06 December 2007

Vampire Weekend - 'Mansard Roof'

I'm a resister of hype. Buzz around a band deters me. Lord knows, there are so many awful, third rate retread of retread bands who are being hyped to buggery on any given week. XFM, a kind of 1990s Radio One for stupid people, is particularly culpable here. Every run of the mill guitar band is a second coming for them.

But you have to go where your ears lead you. Apropos of some buzz band of a few years ago, a mate of mine whose tastes run the full gamut from the underground to the wilfully obscure once asked me, "But how can you like them?" "Because I hear the music and I can't help liking it," was all I could reply. I'm no analyst of sound. If these pages are about anything they're about asserting the supremacy of an emotional response to music.

So much has been written about this bunch already on this thing that we call the internet, and that made me disinclined to like them, but then I heard this record and it's great and so they win. It comes in at just over two minutes, has not an ounce of flab on it and is perfectly arranged. It's one of those tunes where everything happens at precisely the right time. Love the singing, love the little bit of strings towards the end, and especially love the percussion.

There would seem something interesting happening at the moment with western bands picking up on non-western rhythms. I've heard African rhythms a few times in unexpected places recently, enough to make me feel it's a trend. It's diverting if probably pointless to speculate on what might be behind this. Has 'world music' - and be honest, all the really good world music is African - become the mainstream? (Hey, Tinariwen are playing Shepherd's Bush Empire next week; it will be interesting to see how they fare outside the Barbican / Jazz Cafe 'world music' ghetto.) Has the crossover between the mighty Konono No. 1 and the American indie avant garde influenced things? (I saw them in London earlier this year and it was a joyful evening; head music and body music at the same time.) Are the current generation who learned the internet as a first language just so normal about being able to access anything instantly that they're open to anything too? Or is it just (and we can only hope not) that they've all got hold of dad's copy of Paul Simon's Graceland?

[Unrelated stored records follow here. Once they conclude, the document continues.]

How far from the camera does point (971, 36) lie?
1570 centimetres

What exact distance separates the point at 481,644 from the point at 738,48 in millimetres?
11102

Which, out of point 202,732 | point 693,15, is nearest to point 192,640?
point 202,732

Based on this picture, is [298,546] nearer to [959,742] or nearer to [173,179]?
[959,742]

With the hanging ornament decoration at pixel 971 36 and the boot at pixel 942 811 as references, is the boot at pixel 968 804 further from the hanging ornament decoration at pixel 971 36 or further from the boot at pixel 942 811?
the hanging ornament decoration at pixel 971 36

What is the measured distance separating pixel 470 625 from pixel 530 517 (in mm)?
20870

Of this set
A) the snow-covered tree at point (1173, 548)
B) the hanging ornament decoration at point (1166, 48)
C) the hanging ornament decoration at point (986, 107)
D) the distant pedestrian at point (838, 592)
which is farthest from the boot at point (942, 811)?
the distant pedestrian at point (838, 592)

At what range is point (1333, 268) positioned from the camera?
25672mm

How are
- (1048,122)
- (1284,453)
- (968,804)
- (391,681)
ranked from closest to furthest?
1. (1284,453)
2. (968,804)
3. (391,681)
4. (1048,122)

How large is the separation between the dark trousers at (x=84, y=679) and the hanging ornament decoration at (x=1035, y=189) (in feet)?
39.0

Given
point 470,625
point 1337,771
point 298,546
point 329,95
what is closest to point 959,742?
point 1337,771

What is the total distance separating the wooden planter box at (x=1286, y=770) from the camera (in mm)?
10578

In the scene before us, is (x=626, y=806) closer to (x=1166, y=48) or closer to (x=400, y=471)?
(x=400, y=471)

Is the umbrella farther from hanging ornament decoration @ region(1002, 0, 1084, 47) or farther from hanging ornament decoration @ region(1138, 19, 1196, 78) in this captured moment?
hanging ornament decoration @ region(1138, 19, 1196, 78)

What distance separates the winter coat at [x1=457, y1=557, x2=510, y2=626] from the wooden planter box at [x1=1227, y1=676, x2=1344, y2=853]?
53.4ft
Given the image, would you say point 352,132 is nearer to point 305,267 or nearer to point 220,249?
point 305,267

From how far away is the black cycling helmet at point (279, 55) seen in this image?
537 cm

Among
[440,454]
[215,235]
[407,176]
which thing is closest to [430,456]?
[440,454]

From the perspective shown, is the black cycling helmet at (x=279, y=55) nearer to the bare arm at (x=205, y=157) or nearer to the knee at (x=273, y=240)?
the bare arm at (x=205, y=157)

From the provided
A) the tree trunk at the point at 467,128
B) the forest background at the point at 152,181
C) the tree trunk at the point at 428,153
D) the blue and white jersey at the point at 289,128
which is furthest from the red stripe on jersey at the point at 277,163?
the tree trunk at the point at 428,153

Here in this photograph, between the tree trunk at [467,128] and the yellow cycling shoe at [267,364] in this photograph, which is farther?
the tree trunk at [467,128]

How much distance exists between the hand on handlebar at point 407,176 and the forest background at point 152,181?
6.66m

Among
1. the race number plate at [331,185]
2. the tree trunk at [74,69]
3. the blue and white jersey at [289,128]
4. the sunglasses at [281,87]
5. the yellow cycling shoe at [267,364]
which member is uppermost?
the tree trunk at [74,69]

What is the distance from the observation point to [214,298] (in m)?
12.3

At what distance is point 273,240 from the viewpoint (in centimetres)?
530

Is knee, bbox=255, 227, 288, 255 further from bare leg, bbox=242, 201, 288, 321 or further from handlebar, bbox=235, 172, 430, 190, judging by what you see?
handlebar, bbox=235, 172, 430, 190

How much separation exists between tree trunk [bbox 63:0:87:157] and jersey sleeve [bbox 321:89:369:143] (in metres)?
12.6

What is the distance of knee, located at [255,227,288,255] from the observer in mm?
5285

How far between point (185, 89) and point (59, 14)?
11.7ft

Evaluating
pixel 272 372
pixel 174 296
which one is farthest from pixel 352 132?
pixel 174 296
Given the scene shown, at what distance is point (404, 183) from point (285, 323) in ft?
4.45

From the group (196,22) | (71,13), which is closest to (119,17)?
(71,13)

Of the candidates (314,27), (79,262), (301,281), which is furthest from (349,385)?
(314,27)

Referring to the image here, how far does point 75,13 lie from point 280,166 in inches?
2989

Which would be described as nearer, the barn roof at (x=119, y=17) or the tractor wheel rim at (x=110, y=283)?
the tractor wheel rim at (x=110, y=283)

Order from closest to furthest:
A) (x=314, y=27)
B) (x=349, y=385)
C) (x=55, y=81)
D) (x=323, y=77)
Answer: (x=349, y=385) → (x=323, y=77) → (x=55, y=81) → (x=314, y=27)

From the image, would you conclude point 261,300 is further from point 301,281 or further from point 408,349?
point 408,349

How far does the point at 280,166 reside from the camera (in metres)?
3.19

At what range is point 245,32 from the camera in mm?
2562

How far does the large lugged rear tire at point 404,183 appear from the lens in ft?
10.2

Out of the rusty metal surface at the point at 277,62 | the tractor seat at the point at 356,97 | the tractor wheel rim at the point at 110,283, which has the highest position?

And of course it opens up a can of worms labelled appropriation if (presumably) privileged white kids take this stuff and prosper on the back of it, but that, my friends, is the entire history of rock and roll music, and are we saying it's better for cultures not to mingle and each to stick to their own? And isn't it great, and a testament of the endless journey music takes you on, that I'll now know what a Mansard roof is the next time I see one?

When it all comes down to it, what the hell, as soon as the drums start beating on this one they have me.